■ PROBLEM TO SOLVE: Present the data from the line containing "As this photograph" through the end of the data, inclusive, as a two-column CSV with the headers input and output. Each text and its answer should form one row, with both fields enclosed in double quotes, line breaks replaced by spaces, and the pictures omitted.

::::::::

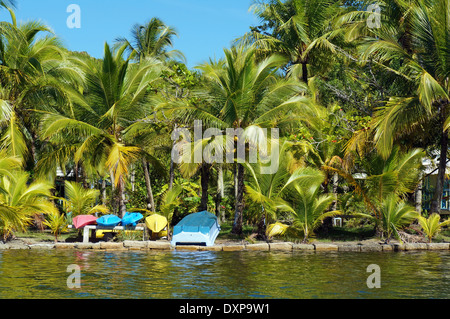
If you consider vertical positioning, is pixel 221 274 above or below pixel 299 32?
below

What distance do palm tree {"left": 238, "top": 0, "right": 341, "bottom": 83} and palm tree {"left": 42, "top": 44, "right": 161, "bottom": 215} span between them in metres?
5.86

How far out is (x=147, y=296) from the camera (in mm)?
10898

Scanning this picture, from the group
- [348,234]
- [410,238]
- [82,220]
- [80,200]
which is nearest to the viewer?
[410,238]

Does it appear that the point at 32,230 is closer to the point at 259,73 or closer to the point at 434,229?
the point at 259,73

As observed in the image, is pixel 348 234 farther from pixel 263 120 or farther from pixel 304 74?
pixel 304 74

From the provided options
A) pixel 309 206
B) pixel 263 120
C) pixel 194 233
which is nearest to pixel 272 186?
pixel 309 206

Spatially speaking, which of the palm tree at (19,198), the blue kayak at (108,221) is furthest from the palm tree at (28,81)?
the blue kayak at (108,221)

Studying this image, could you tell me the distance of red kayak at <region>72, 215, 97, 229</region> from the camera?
2064 cm

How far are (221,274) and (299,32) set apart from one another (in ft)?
46.9

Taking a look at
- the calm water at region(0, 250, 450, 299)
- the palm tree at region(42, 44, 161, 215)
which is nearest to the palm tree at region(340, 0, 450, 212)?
the calm water at region(0, 250, 450, 299)

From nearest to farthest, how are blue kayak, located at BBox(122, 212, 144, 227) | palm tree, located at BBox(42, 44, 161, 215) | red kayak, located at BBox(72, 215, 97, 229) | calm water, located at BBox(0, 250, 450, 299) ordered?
1. calm water, located at BBox(0, 250, 450, 299)
2. red kayak, located at BBox(72, 215, 97, 229)
3. blue kayak, located at BBox(122, 212, 144, 227)
4. palm tree, located at BBox(42, 44, 161, 215)

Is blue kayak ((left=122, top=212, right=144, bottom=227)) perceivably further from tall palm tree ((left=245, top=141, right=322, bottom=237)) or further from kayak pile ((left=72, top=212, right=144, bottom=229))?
tall palm tree ((left=245, top=141, right=322, bottom=237))

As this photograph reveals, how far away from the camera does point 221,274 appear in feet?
44.8

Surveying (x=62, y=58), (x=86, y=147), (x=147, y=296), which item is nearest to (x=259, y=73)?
(x=86, y=147)
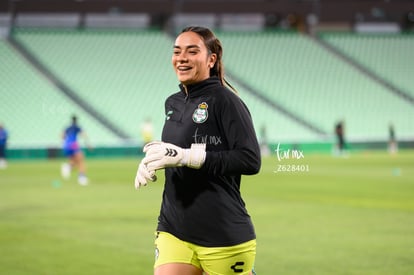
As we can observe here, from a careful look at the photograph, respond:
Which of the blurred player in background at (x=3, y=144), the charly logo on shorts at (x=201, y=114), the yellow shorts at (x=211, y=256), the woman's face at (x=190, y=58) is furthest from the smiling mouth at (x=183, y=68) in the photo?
the blurred player in background at (x=3, y=144)

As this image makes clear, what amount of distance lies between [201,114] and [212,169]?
0.36 metres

::::::::

■ OUTPUT OF THE TASK:
input,output
"As this photograph reveals, how far away from the camera does point 221,274 appear in feet?","44.8"
"Surveying (x=62, y=58), (x=86, y=147), (x=147, y=296), which item is nearest to (x=259, y=73)?","(x=86, y=147)"
"As we can observe here, from a careful look at the photograph, respond: Which of the blurred player in background at (x=3, y=144), the charly logo on shorts at (x=201, y=114), the yellow shorts at (x=211, y=256), the woman's face at (x=190, y=58) is furthest from the smiling mouth at (x=183, y=68) in the photo?","the blurred player in background at (x=3, y=144)"
"As this image makes clear, what amount of distance lies between [201,114] and [212,169]?","0.36 metres"